SHORT EXERCISE A: According to the Clemson football article, what was the score of Clemson's nationally televised win over Florida State?

PASSAGE GIVEN:
** start **
CLEMSON -- Undefeated? Absolutely. Polished and complete? Not even close.
Clemson coach Tommy Bowden counted up the missed tackles and botched assignments in last week's game with Louisiana-Monroe and said Tuesday that his 20th-ranked Tigers have a lot of improvements to make.
Sure, Clemson is 2-0. But Bowden said he knows the Tigers have got to do more if they want to keep winning.
"They don't give out championships for winning two games," he said.
Never miss a local story.
The Tigers take on Furman, a Football Championship Subdivision from the same conference as Appalachian State at home on Saturday. Before then, Bowden will have his players cracking pads and cranking up the intensity.
The coach's early season complaints are numerous: his defenders let too many ball carriers go free, the offensive line needs to get nastier and finish blocks, and everyone has to sharpen up their assignments.
Clemson's rush defense is near the bottom of the Atlantic Coast Conference. The team is averaging more than 50 yards in penalties, also in the ACC's second tier.
"We know we're not a complete football team yet," said Tiger tailback C.J. Spiller.
But you could view Clemson's glass as filling up fast.
Clemson took on the Warhawks five days after a nationally televised, 24-18 win over Florida State -- and still won by more than three touchdowns.
** end **
SHORT EXERCISE B: Convert the rows, from the line containing "What is the" through the end of the rows, inclusive, into a JSON list of strings with one string per line and blank lines omitted.

DATA ENTRIES:
** start **
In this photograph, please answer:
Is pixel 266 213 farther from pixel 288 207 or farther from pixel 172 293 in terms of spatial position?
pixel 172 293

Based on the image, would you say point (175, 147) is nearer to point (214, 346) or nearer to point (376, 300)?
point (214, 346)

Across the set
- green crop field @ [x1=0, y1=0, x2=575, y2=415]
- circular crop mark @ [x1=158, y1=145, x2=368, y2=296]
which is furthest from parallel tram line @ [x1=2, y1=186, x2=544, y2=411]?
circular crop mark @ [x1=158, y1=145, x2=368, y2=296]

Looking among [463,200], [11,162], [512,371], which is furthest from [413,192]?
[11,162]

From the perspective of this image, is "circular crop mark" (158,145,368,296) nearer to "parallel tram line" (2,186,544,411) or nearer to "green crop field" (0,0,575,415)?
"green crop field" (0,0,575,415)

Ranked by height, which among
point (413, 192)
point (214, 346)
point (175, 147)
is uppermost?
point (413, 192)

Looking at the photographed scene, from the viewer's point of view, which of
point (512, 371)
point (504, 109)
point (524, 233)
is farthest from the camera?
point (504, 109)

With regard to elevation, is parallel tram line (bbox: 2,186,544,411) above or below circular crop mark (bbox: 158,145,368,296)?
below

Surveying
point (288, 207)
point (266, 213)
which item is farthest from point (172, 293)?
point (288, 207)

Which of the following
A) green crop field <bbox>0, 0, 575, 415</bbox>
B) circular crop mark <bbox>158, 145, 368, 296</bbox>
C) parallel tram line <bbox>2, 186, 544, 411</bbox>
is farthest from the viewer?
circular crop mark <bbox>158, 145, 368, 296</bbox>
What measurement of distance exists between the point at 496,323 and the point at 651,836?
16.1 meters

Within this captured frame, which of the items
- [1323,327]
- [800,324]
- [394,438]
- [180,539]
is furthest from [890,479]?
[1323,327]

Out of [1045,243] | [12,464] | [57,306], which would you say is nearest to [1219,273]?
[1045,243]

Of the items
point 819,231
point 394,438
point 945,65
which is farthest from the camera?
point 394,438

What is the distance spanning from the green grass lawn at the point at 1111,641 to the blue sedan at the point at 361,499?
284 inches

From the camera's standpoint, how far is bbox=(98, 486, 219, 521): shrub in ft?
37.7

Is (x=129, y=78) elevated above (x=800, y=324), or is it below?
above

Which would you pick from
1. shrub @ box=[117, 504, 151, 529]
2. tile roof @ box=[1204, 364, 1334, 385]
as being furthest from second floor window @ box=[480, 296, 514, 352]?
** end **
TASK OUTPUT A: 24-18

TASK OUTPUT B:
[
  "What is the distance spanning from the green grass lawn at the point at 1111,641 to the blue sedan at the point at 361,499?",
  "284 inches",
  "From the camera's standpoint, how far is bbox=(98, 486, 219, 521): shrub in ft?",
  "37.7",
  "Is (x=129, y=78) elevated above (x=800, y=324), or is it below?",
  "above",
  "Which would you pick from",
  "1. shrub @ box=[117, 504, 151, 529]",
  "2. tile roof @ box=[1204, 364, 1334, 385]",
  "as being furthest from second floor window @ box=[480, 296, 514, 352]?"
]